And its future in Cuba
HAVANA TIMES — In 1979 Rotary International, the world’s largest service organization with clubs in over 120 countries, laid the foundation for a program to rid the world of polio, which became to be known as Polio Plus. Coincidently, the same year Cuba was put on a list of countries where Rotary Clubs were no longer allowed to be chartered.
During the past decades Polio transmission has been eliminated in all but three or four places on our planet. The effort has been tremendous, with multiple service groups, health organizations and The United Nations making contributions. Cuba has been there along the way, sharing its experience of having eliminated natural polio transmission by the mid 1960’s.

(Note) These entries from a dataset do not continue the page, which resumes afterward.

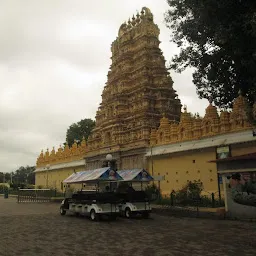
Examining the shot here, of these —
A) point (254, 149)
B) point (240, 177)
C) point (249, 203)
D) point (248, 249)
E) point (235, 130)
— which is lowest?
point (248, 249)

Even though Cuba has played a role in this project with its tens of thousands of doctors in dozens countries, working in some of the world’s most rural and underdeveloped areas, Rotary International has yet to charter any new clubs on the island.
Now, in 2016, we are on the doorstep of the 100th anniversary of the founding of the Havana Rotary Club, which had its first meeting on April 29, 1916.
The Havana Rotary Club was the first Rotary Club to be founded outside an English speaking country, and within 30 years of its founding there were close to 60 other clubs across the island. Rotary had such a strong presence in Cuba that Havana was selected as the site of the 1940 Rotary International Convention. It was here in Havana that Rotary issued a desperate call for peace on the doorstep to World War II. Cuban nationals served on three different occasions as President of Rotary International.
As far as public record goes the Cuban government never had a problem with Rotary. As with other social and service organizations present on the island (such as the Odd Fellows, Masons, and Red Cross) respect for local laws and sovereignty is expected. As Rotary has an apolitical mandate and exists in almost every country in the world respecting local law will not likely be a problem in Cuba.
Rotary’s Polio Plus program to eliminate polio transmission worldwide is just one example of the potential collaborative space that the organization has in common with Cuba. Cultural exchange, projects focused on the environment, healthcare, ensuring clean water, university scholarships and working towards global friendship while respecting identity and celebrating differences are all parts of what makes Rotary what it is.
The 100th anniversary of the founding of the Rotary Club of Havana should be seen as an opportunity for Rotary International to reach out and once again let clubs be chartered on this Caribbean island nation.